Copy the records exactly. Include every line.

++++ SUPPLIED DATA ++++

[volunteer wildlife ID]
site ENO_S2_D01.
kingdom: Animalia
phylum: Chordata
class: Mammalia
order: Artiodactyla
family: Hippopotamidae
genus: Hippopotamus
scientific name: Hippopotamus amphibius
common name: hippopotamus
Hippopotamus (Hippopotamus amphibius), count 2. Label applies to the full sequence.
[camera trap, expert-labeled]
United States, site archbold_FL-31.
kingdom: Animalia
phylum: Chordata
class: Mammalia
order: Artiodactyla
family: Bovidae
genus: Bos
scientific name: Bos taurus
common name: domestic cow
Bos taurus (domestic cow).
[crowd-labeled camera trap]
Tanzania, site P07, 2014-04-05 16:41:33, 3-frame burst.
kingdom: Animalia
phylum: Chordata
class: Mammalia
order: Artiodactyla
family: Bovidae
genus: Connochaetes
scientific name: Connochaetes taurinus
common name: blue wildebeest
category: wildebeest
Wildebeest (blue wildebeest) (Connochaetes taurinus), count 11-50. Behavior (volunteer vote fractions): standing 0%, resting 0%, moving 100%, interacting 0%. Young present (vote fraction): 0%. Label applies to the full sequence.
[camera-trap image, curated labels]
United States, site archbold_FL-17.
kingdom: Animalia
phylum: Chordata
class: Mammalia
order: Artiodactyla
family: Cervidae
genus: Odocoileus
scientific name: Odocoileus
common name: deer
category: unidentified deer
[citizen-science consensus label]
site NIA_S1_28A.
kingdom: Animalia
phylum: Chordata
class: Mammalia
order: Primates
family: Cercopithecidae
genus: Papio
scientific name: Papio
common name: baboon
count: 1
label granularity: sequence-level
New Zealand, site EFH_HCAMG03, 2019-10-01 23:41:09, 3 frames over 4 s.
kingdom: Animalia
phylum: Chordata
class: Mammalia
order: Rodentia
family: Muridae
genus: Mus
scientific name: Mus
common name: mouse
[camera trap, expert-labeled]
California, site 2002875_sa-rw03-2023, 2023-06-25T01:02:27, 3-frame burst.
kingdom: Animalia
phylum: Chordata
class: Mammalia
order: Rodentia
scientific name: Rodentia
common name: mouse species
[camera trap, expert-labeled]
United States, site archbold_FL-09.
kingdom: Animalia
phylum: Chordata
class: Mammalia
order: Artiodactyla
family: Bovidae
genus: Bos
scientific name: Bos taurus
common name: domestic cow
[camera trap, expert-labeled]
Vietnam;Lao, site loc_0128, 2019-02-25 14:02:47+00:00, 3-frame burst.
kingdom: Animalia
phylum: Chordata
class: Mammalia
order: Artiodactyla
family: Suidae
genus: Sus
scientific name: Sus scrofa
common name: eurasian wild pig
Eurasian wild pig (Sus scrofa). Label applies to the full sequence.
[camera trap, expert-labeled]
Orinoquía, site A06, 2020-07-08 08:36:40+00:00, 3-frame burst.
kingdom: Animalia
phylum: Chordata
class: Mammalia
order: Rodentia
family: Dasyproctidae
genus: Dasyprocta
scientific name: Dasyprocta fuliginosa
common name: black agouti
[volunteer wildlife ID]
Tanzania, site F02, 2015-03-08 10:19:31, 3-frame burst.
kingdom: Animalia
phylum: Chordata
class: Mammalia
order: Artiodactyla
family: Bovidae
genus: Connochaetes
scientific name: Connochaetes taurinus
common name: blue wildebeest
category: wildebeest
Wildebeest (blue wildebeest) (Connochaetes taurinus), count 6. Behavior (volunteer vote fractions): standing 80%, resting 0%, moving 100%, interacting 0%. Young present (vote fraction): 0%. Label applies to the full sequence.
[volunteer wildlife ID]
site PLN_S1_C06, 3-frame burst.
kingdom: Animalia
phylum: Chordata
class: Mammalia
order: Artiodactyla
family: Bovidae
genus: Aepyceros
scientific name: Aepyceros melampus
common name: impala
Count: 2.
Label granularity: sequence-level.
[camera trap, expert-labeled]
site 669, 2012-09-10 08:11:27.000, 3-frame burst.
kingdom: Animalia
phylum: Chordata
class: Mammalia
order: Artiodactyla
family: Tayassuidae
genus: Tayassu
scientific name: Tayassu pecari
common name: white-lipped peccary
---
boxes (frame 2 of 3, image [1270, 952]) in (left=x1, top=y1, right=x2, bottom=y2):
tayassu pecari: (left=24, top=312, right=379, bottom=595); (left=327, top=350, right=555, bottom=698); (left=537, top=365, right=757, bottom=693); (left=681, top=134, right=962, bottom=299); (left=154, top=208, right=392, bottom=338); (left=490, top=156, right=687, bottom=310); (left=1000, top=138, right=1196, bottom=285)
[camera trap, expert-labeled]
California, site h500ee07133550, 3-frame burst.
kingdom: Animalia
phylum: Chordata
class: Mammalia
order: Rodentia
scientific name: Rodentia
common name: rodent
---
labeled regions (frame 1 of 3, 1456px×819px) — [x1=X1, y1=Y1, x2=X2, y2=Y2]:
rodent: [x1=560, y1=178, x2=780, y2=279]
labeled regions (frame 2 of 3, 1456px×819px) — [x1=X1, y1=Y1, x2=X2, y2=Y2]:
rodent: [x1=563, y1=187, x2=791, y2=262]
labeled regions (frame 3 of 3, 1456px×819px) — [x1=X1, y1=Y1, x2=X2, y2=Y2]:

++++

• EXERCISE ANSWER:
[volunteer wildlife ID]
site ENO_S2_D01.
kingdom: Animalia
phylum: Chordata
class: Mammalia
order: Artiodactyla
family: Hippopotamidae
genus: Hippopotamus
scientific name: Hippopotamus amphibius
common name: hippopotamus
Hippopotamus (Hippopotamus amphibius), count 2. Label applies to the full sequence.
[camera trap, expert-labeled]
United States, site archbold_FL-31.
kingdom: Animalia
phylum: Chordata
class: Mammalia
order: Artiodactyla
family: Bovidae
genus: Bos
scientific name: Bos taurus
common name: domestic cow
Bos taurus (domestic cow).
[crowd-labeled camera trap]
Tanzania, site P07, 2014-04-05 16:41:33, 3-frame burst.
kingdom: Animalia
phylum: Chordata
class: Mammalia
order: Artiodactyla
family: Bovidae
genus: Connochaetes
scientific name: Connochaetes taurinus
common name: blue wildebeest
category: wildebeest
Wildebeest (blue wildebeest) (Connochaetes taurinus), count 11-50. Behavior (volunteer vote fractions): standing 0%, resting 0%, moving 100%, interacting 0%. Young present (vote fraction): 0%. Label applies to the full sequence.
[camera-trap image, curated labels]
United States, site archbold_FL-17.
kingdom: Animalia
phylum: Chordata
class: Mammalia
order: Artiodactyla
family: Cervidae
genus: Odocoileus
scientific name: Odocoileus
common name: deer
category: unidentified deer
[citizen-science consensus label]
site NIA_S1_28A.
kingdom: Animalia
phylum: Chordata
class: Mammalia
order: Primates
family: Cercopithecidae
genus: Papio
scientific name: Papio
common name: baboon
count: 1
label granularity: sequence-level
New Zealand, site EFH_HCAMG03, 2019-10-01 23:41:09, 3 frames over 4 s.
kingdom: Animalia
phylum: Chordata
class: Mammalia
order: Rodentia
family: Muridae
genus: Mus
scientific name: Mus
common name: mouse
[camera trap, expert-labeled]
California, site 2002875_sa-rw03-2023, 2023-06-25T01:02:27, 3-frame burst.
kingdom: Animalia
phylum: Chordata
class: Mammalia
order: Rodentia
scientific name: Rodentia
common name: mouse species
[camera trap, expert-labeled]
United States, site archbold_FL-09.
kingdom: Animalia
phylum: Chordata
class: Mammalia
order: Artiodactyla
family: Bovidae
genus: Bos
scientific name: Bos taurus
common name: domestic cow
[camera trap, expert-labeled]
Vietnam;Lao, site loc_0128, 2019-02-25 14:02:47+00:00, 3-frame burst.
kingdom: Animalia
phylum: Chordata
class: Mammalia
order: Artiodactyla
family: Suidae
genus: Sus
scientific name: Sus scrofa
common name: eurasian wild pig
Eurasian wild pig (Sus scrofa). Label applies to the full sequence.
[camera trap, expert-labeled]
Orinoquía, site A06, 2020-07-08 08:36:40+00:00, 3-frame burst.
kingdom: Animalia
phylum: Chordata
class: Mammalia
order: Rodentia
family: Dasyproctidae
genus: Dasyprocta
scientific name: Dasyprocta fuliginosa
common name: black agouti
[volunteer wildlife ID]
Tanzania, site F02, 2015-03-08 10:19:31, 3-frame burst.
kingdom: Animalia
phylum: Chordata
class: Mammalia
order: Artiodactyla
family: Bovidae
genus: Connochaetes
scientific name: Connochaetes taurinus
common name: blue wildebeest
category: wildebeest
Wildebeest (blue wildebeest) (Connochaetes taurinus), count 6. Behavior (volunteer vote fractions): standing 80%, resting 0%, moving 100%, interacting 0%. Young present (vote fraction): 0%. Label applies to the full sequence.
[volunteer wildlife ID]
site PLN_S1_C06, 3-frame burst.
kingdom: Animalia
phylum: Chordata
class: Mammalia
order: Artiodactyla
family: Bovidae
genus: Aepyceros
scientific name: Aepyceros melampus
common name: impala
Count: 2.
Label granularity: sequence-level.
[camera trap, expert-labeled]
site 669, 2012-09-10 08:11:27.000, 3-frame burst.
kingdom: Animalia
phylum: Chordata
class: Mammalia
order: Artiodactyla
family: Tayassuidae
genus: Tayassu
scientific name: Tayassu pecari
common name: white-lipped peccary
---
boxes (frame 2 of 3, image [1270, 952]) in (left=x1, top=y1, right=x2, bottom=y2):
tayassu pecari: (left=24, top=312, right=379, bottom=595); (left=327, top=350, right=555, bottom=698); (left=537, top=365, right=757, bottom=693); (left=681, top=134, right=962, bottom=299); (left=154, top=208, right=392, bottom=338); (left=490, top=156, right=687, bottom=310); (left=1000, top=138, right=1196, bottom=285)
[camera trap, expert-labeled]
California, site h500ee07133550, 3-frame burst.
kingdom: Animalia
phylum: Chordata
class: Mammalia
order: Rodentia
scientific name: Rodentia
common name: rodent
---
labeled regions (frame 1 of 3, 1456px×819px) — [x1=X1, y1=Y1, x2=X2, y2=Y2]:
rodent: [x1=560, y1=178, x2=780, y2=279]
labeled regions (frame 2 of 3, 1456px×819px) — [x1=X1, y1=Y1, x2=X2, y2=Y2]:
rodent: [x1=563, y1=187, x2=791, y2=262]
labeled regions (frame 3 of 3, 1456px×819px) — [x1=X1, y1=Y1, x2=X2, y2=Y2]:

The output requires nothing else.